> [Goal]:
In the newsletter text below, why does the writer say marketers are fighting a tough battle? Explain in one to three sentences.

> [Provided text]:
··········

Emails that don’t get opened cost marketers time and money. Especially newsletters.
I will not rehash the painful stat from our last newsletter edition.
Nearly 8 outta 10 emails don’t even get opened. Couldn’t help myself.
Now, don’t forget, an opened email doesn’t mean it gets read.
Folks, we’re fighting a tough battle. Spam filters have no soul and subscribers have no time.
Today we look at the time costs of creating email newsletters and things to avoid that keep your emails from being read even after being opened. As a bonus, I’ve highlighted 4 dubious email marketing facts at the end of our feature story.
Costs of Unopened Email Newsletters
There’s a cost to creating an email newsletter.
Even solopreneurs who write their own are using precious time to write and research. Psst, not in that order.
If you ask companies how long it takes to create a newsletter, you’ll get too many ‘answers’:
- Minimum 2 hours
- 15 – 20 minutes 🙄😏
- We’ve never thought to track the time
- AI writes ours so it’s free
- 1 hour
- 2 days
I could rewrite War and Peace in 2 days. Maybe make it good.😅
One survey showed: 23% of respondents say it takes a few days or less for their brand to create an email, on average; 24% say it takes around a week; and 53% say it typically takes more than two weeks.

··········

> [Information given]:
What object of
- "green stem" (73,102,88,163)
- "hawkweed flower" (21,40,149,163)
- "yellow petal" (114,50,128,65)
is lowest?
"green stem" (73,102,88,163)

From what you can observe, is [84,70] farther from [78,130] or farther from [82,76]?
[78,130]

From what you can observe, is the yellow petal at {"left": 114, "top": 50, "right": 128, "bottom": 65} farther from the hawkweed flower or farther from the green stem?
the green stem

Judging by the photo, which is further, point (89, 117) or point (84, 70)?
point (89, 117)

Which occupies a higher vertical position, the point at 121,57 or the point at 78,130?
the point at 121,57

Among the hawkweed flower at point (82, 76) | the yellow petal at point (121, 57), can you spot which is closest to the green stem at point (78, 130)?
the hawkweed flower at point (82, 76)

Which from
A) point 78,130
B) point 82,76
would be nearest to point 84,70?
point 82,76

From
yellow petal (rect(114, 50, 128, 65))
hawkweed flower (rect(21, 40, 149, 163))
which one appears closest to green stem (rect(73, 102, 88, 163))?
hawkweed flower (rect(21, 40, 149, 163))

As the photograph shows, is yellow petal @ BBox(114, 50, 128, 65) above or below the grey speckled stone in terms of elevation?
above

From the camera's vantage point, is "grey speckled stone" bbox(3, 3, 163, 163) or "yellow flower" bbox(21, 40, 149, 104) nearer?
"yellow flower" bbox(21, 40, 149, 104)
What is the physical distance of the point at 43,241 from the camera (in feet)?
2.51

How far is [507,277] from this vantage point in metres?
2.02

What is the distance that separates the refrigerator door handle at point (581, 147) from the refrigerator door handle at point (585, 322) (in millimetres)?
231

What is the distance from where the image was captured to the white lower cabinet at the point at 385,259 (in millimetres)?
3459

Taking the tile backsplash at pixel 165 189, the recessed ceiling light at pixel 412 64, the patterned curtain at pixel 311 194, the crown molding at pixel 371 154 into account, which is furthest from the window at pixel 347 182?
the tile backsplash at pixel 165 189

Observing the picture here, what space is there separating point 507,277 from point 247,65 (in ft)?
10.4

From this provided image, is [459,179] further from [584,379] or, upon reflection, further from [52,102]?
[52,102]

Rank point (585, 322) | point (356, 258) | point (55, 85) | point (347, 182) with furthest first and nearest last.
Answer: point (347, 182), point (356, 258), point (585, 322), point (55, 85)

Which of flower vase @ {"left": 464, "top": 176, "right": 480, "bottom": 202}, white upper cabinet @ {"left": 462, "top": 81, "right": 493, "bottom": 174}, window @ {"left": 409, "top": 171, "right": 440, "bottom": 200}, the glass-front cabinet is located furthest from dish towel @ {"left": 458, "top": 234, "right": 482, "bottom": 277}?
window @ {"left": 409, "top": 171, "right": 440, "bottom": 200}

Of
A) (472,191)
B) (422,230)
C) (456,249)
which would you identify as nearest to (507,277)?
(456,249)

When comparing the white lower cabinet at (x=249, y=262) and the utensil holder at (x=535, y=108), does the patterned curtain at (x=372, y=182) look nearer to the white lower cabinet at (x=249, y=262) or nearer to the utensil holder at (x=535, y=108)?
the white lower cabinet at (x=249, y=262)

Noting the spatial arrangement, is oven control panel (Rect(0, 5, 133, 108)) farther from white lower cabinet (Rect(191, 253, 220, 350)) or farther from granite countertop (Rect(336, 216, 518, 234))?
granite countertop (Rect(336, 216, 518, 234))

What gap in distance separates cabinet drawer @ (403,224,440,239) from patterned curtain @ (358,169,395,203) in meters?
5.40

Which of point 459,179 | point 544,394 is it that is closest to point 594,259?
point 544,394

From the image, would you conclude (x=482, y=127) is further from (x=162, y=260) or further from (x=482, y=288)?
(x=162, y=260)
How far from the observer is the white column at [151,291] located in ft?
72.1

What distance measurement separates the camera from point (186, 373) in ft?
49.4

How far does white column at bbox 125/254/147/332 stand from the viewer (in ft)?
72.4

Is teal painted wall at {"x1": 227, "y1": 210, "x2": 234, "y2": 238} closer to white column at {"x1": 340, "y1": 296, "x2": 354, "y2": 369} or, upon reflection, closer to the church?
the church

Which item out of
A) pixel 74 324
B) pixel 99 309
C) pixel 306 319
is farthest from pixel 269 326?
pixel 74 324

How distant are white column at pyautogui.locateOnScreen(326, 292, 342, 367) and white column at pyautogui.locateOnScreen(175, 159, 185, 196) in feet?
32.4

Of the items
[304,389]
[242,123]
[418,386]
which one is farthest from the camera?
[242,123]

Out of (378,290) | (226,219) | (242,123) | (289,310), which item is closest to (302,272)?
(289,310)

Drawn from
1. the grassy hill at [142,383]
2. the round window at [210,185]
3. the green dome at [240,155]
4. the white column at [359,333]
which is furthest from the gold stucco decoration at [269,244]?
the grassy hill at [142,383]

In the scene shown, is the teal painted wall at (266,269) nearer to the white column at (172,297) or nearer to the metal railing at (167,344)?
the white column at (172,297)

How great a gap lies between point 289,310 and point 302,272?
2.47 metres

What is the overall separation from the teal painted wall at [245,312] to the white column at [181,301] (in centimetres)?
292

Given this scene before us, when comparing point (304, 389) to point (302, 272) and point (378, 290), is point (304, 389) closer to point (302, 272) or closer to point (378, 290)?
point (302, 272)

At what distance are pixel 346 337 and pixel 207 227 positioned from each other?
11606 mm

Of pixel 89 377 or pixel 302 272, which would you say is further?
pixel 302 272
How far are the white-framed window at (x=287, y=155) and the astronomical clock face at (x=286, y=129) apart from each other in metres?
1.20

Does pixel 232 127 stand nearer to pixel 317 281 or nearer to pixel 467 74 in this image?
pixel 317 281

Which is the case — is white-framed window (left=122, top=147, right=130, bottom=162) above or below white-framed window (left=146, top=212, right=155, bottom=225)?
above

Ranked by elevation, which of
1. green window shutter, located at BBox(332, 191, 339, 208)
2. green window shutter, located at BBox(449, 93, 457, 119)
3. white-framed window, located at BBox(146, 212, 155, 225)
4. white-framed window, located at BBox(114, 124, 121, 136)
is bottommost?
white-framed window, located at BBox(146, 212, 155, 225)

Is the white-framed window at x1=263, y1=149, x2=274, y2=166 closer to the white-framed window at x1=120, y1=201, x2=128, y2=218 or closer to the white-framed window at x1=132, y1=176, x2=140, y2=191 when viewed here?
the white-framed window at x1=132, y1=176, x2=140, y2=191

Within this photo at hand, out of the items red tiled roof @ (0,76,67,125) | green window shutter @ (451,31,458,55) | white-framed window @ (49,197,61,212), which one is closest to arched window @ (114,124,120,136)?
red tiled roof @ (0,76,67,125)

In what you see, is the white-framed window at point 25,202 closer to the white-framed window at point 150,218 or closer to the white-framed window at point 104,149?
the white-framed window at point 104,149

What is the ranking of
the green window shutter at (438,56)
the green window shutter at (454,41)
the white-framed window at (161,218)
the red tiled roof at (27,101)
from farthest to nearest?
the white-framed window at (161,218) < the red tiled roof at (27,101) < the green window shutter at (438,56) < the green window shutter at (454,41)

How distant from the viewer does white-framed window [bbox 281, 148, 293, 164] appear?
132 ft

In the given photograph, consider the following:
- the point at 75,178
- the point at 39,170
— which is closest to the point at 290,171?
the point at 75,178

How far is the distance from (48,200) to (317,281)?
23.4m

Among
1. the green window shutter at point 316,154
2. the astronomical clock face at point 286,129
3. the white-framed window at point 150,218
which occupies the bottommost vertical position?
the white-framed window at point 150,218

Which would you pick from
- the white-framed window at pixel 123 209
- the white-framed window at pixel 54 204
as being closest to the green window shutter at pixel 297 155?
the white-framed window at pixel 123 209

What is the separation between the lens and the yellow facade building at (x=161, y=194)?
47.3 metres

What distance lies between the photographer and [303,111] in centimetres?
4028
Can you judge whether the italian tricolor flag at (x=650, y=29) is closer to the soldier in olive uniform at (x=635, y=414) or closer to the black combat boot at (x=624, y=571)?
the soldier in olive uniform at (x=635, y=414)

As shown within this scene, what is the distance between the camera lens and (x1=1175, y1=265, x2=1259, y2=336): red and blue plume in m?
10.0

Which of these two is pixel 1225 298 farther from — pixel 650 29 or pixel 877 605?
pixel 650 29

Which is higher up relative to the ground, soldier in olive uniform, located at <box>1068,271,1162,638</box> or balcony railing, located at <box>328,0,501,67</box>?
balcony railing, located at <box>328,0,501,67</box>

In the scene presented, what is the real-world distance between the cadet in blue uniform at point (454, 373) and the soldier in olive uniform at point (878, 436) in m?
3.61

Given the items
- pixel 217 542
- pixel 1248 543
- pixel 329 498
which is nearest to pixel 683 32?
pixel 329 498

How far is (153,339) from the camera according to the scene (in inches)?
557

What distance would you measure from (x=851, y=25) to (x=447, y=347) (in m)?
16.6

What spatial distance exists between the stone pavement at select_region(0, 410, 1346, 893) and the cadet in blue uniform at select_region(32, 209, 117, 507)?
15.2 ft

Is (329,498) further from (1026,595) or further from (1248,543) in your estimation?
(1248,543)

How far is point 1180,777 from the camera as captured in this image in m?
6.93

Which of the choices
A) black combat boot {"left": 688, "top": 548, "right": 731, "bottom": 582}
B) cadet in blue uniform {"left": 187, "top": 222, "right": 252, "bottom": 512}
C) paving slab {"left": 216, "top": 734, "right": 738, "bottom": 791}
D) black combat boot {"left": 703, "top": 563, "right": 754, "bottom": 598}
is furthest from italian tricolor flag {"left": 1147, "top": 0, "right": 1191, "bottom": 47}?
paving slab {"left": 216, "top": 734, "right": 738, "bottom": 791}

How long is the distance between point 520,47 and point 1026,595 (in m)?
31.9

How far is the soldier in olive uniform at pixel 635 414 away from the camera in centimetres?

··········

> [Result of the task]:
The writer says it is a tough battle because spam filters have no soul and subscribers have no time. This comes right after the point that nearly 8 out of 10 emails are never opened, and that an opened email still isn't necessarily read.